Le conseiller de Trump a confirmé que les discussions engagées portent essentiellement sur un dialogue direct entre le Maroc et le Front Polisario, tandis que l’Algérie et la Mauritanie participent en qualité d’observateurs.
Le dossier du Sahara occidental connaît un nouveau tournant diplomatique avec l’implication directe de l’administration américaine dans la relance des négociations politiques. Dans une interview télévisée accordée lundi à la chaîne France 24, Massad Fares Boulos, conseiller principal du président américain pour les affaires arabes et moyen-orientales, a apporté des précisions significatives sur la configuration actuelle du processus de négociation.
Il a, notamment, confirmé que les discussions engagées portent essentiellement sur un dialogue direct entre le Maroc et le Front Polisario, tandis que l’Algérie et la Mauritanie participent en qualité d’observateurs. Cette clarification intervient dans un contexte marqué par la tenue, les 8 et 9 février derniers, à Madrid, de réunions discrètes organisées à l’ambassade des États-Unis.
Ces rencontres s’inscrivent dans le cadre de la mise en œuvre de la résolution 2797 du Conseil de sécurité des Nations unies, adoptée le 31 octobre 2025. Une résolution qui a prorogé d’une année le mandat de la MINURSO et appelé à la poursuite des négociations sous l’égide du Secrétaire général et de son envoyé personnel. Selon Boulos, les États-Unis considèrent que les deux parties principales au conflit demeurent le Maroc et le Front Polisario.
« L’Algérie et la Mauritanie, bien que directement concernées en tant que pays voisins, sont invitées à participer en tant qu’observateurs, conformément aux résolutions onusiennes antérieures », a-t-il déclaré. Cette distinction n’est pas anodine : elle réaffirme une lecture juridique et politique du conflit dans laquelle la négociation porte sur un différend opposant Rabat au mouvement indépendantiste sahraoui. Et ce contrairement à la propagande makhzenienne qui tente de faire croire à un conflit dans lequel l’Algérie est, selon le Maroc, partie prenante.
Une solution « acceptable pour les deux parties »
Le conseiller du président Trump a, par ailleurs, tenu à saluer la posture d’Alger, évoquant le soutien du président de la République, Abdelmadjid Tebboune, et du ministre des Affaires étrangères, Ahmed Attaf, à la dynamique de règlement. Il a, en outre, précisé que le statut d’observateur implique une absence d’intervention dans les détails techniques des discussions, même si ces pays soutiennent le processus et encouragent la recherche d’une solution « acceptable pour les deux parties ».

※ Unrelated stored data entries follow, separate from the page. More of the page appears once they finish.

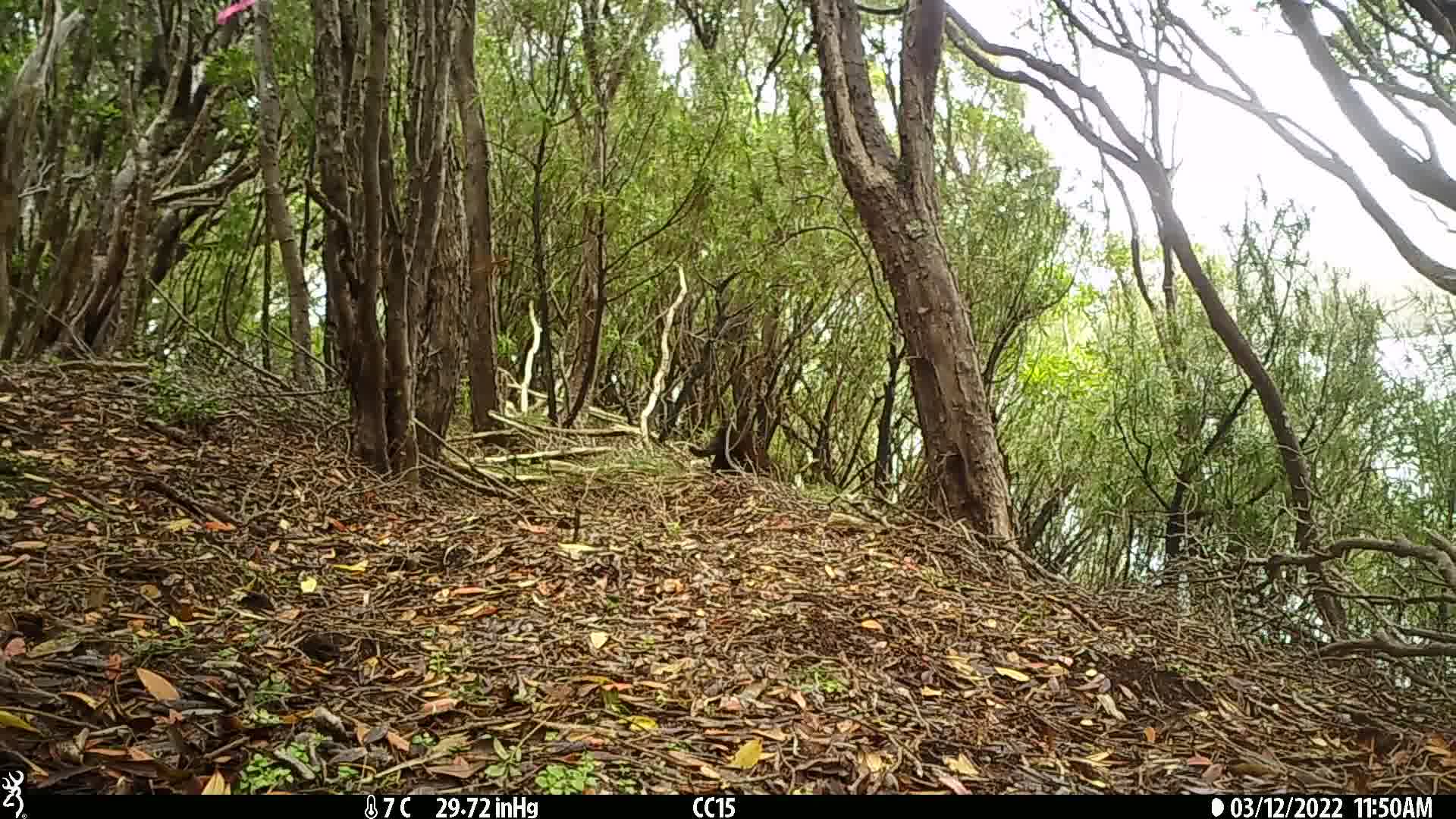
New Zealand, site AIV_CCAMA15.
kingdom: Animalia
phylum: Chordata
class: Mammalia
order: Carnivora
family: Felidae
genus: Felis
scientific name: Felis catus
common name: domestic cat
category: cat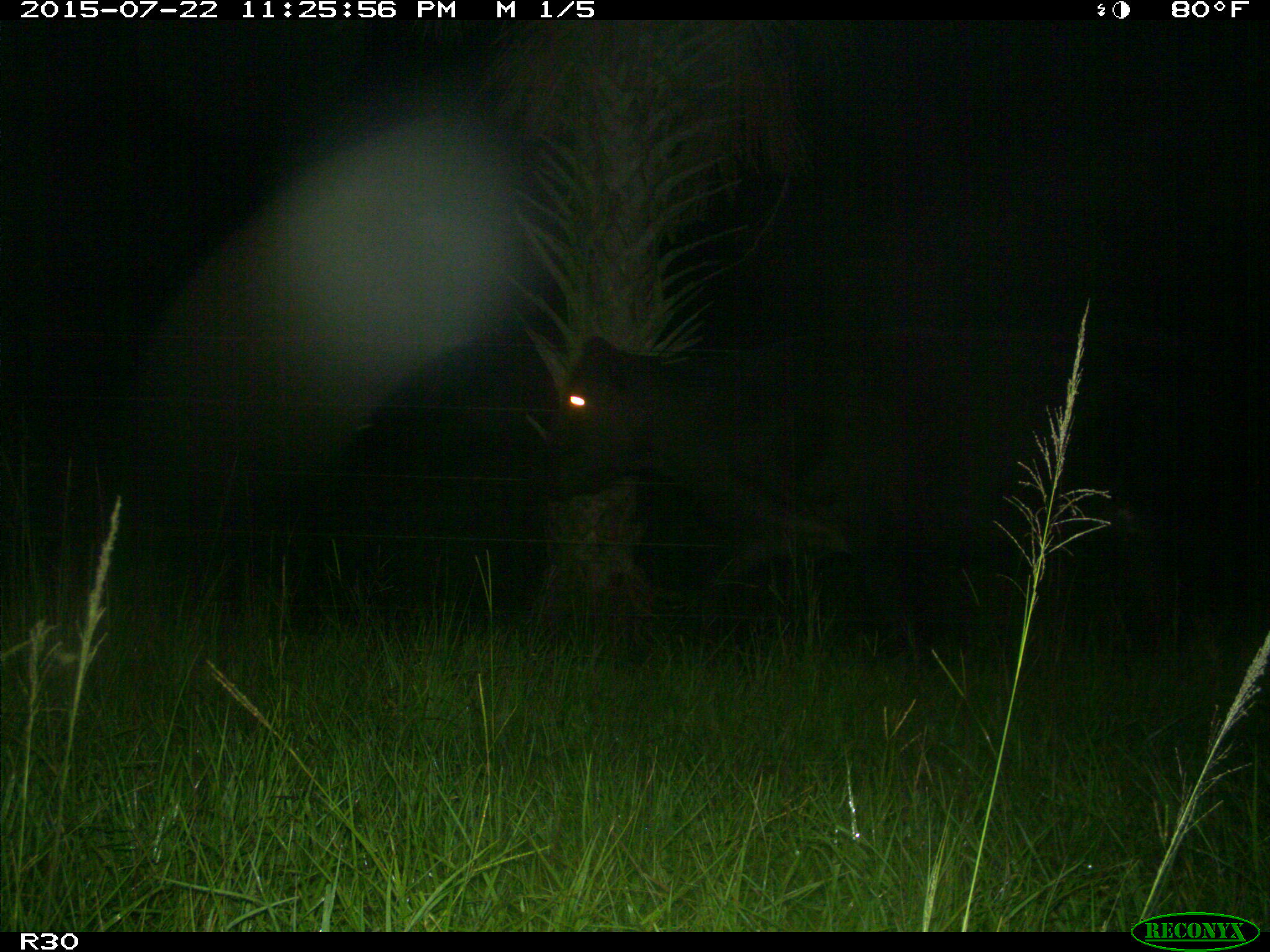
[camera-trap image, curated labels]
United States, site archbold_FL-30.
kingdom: Animalia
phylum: Chordata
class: Mammalia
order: Artiodactyla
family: Bovidae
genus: Bos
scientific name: Bos taurus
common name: domestic cow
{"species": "Bos taurus (domestic cow)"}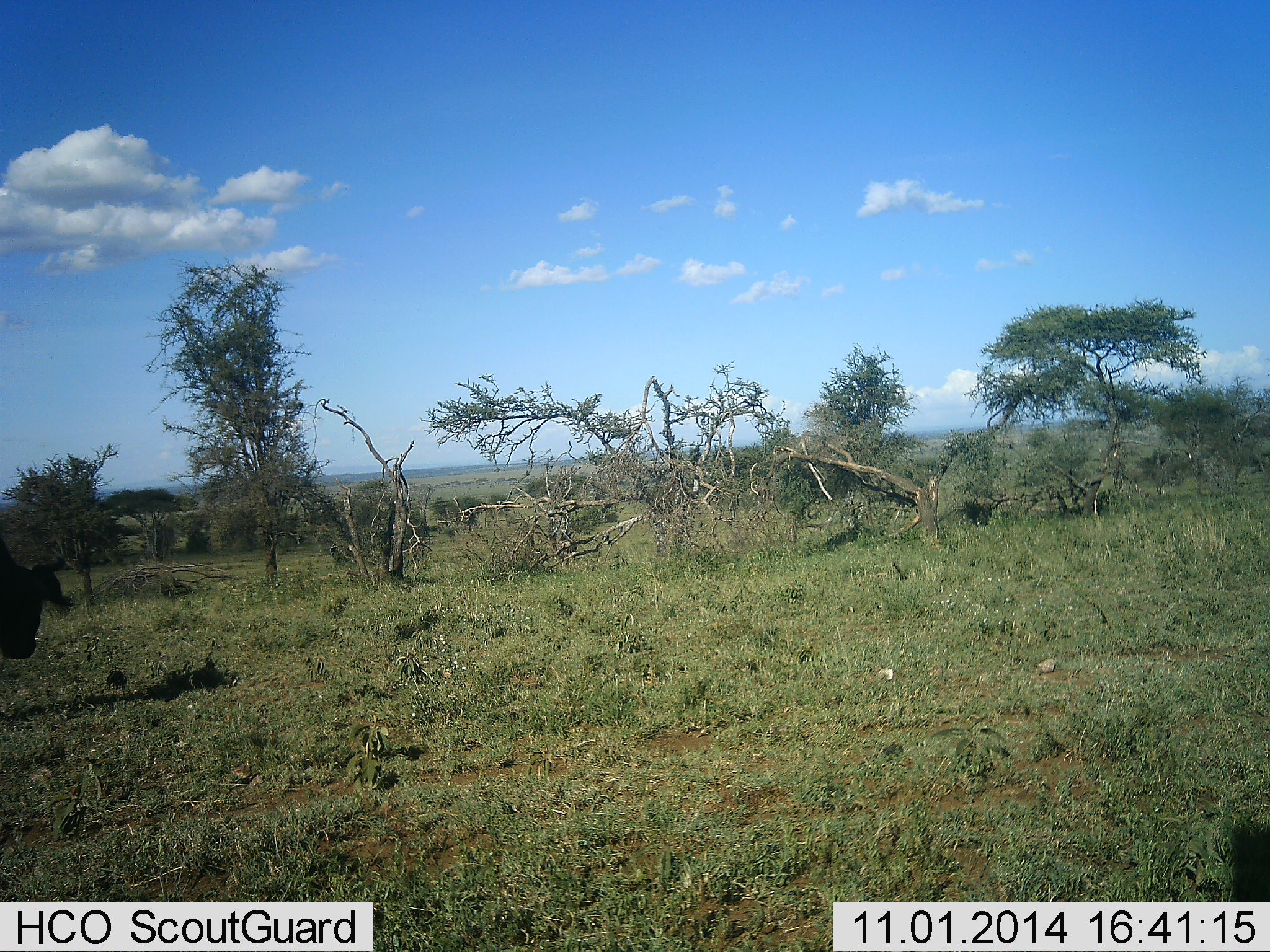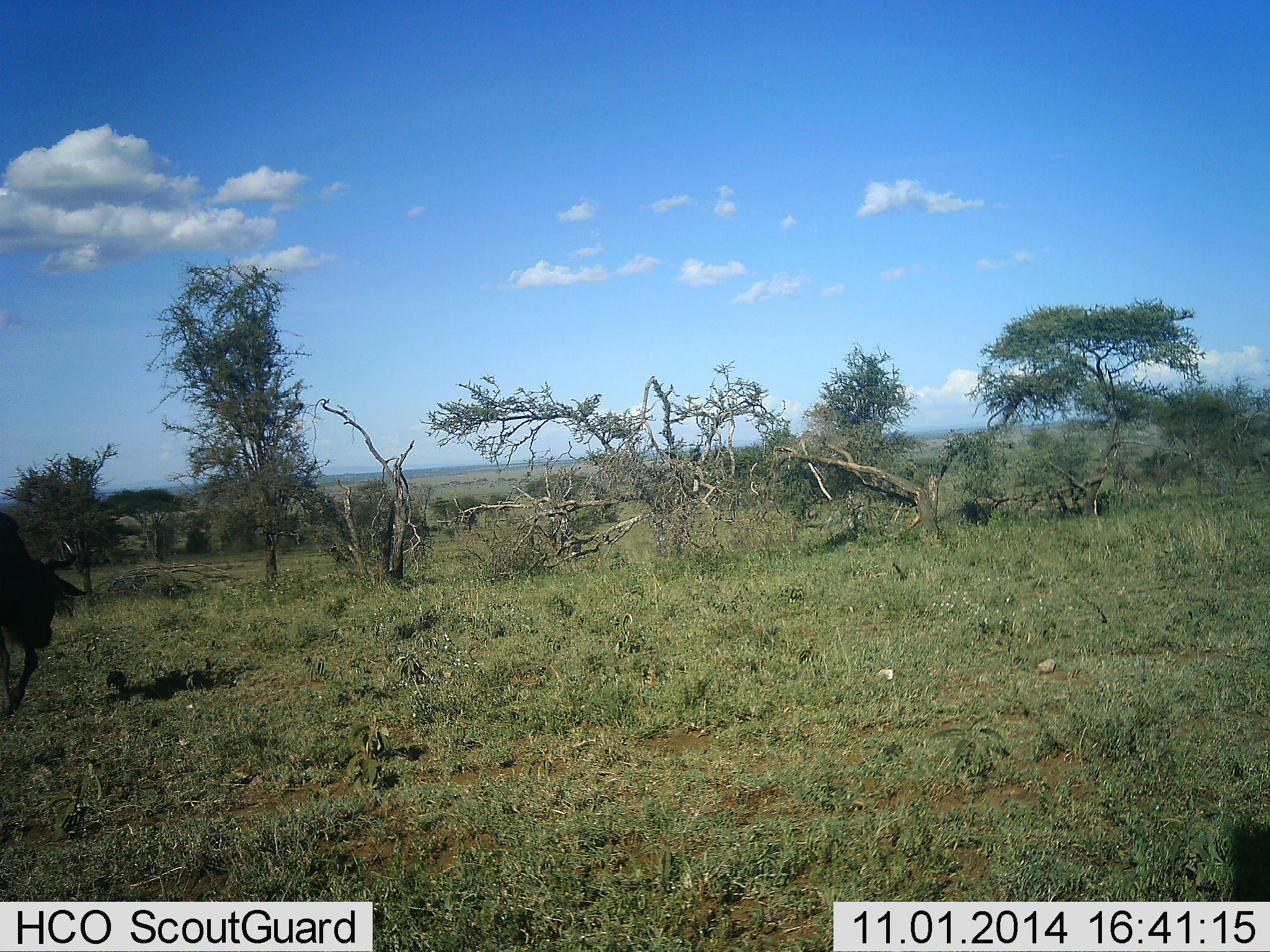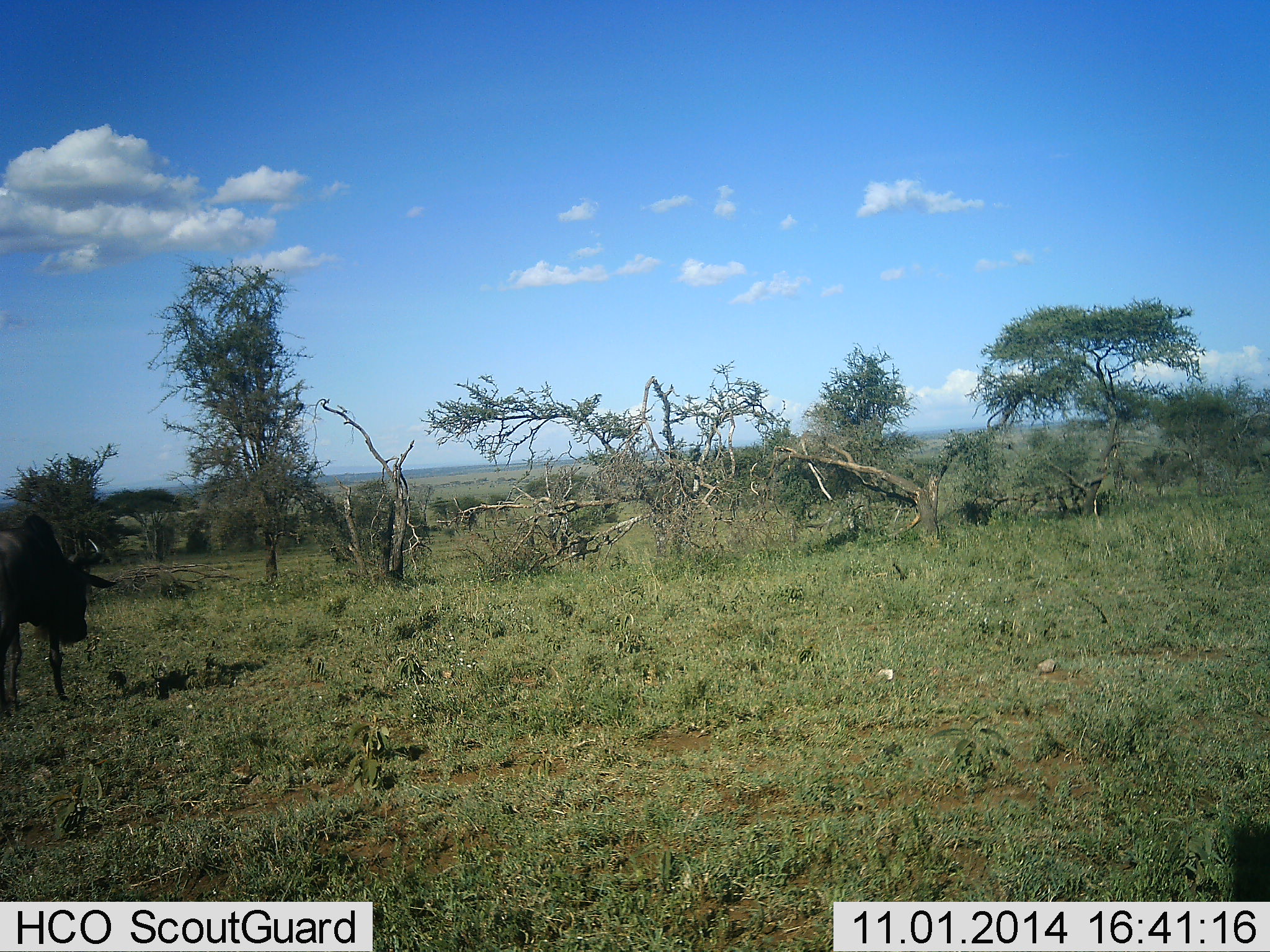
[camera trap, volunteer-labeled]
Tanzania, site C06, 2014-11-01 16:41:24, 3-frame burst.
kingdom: Animalia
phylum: Chordata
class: Mammalia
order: Artiodactyla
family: Bovidae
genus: Connochaetes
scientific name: Connochaetes taurinus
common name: blue wildebeest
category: wildebeest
Wildebeest (blue wildebeest) (Connochaetes taurinus), count 1. Behavior (volunteer vote fractions): standing 10%, resting 0%, moving 100%, interacting 0%. Young present (vote fraction): 0%. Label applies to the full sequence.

Aussi, la présence de l’envoyé onusien, Staffan De Mistura, revêt une portée symbolique et politique forte : elle souligne que l’initiative américaine s’inscrit officiellement dans le cadre de la légalité internationale et non dans une démarche unilatérale. L’ambassade des États-Unis auprès des Nations unies a d’ailleurs confirmé que Washington agit conformément à la feuille de route onusienne et dans l’objectif explicite d’appliquer les dispositions de la résolution 2797.
Cette coordination américano-onusienne marque une tentative de sortir d’une impasse diplomatique qui dure depuis plusieurs années, ponctuée d’épisodes de tension sur le terrain et de blocages politiques répétés. L’un des éléments les plus significatifs de cette séquence diplomatique réside dans la confirmation que le Maroc et le Front Polisario négocient désormais de manière directe, sous supervision internationale.
En soulignant que la solution finale devra être « acceptable par les deux parties principales », Washington semble privilégier une approche pragmatique axée sur le compromis politique plutôt que sur des positions maximalistes. Il convient de souligner que la réaffirmation du rôle d’observateur de l’Algérie et de la Mauritanie intervient également dans un contexte régional marqué par des tensions diplomatiques persistantes entre Rabat et Alger.
La clarification américaine peut être interprétée comme une tentative de cadrage politique visant à éviter toute ambiguïté sur la nature des parties au conflit, tout en maintenant l’implication des États voisins dans une logique d’accompagnement régional. Pour l’heure, les discussions de Madrid n’ont donné lieu à aucune annonce publique détaillée sur le contenu des échanges. Il est également utile de préciser que la prorogation du mandat de la MINURSO jusqu’au 31 octobre 2026 offre, une fenêtre temporelle claire pour tester la viabilité de cette
nouvelle impulsion. L’enjeu, désormais, sera de transformer cette séquence diplomatique en avancées concrètes sur le terrain politique.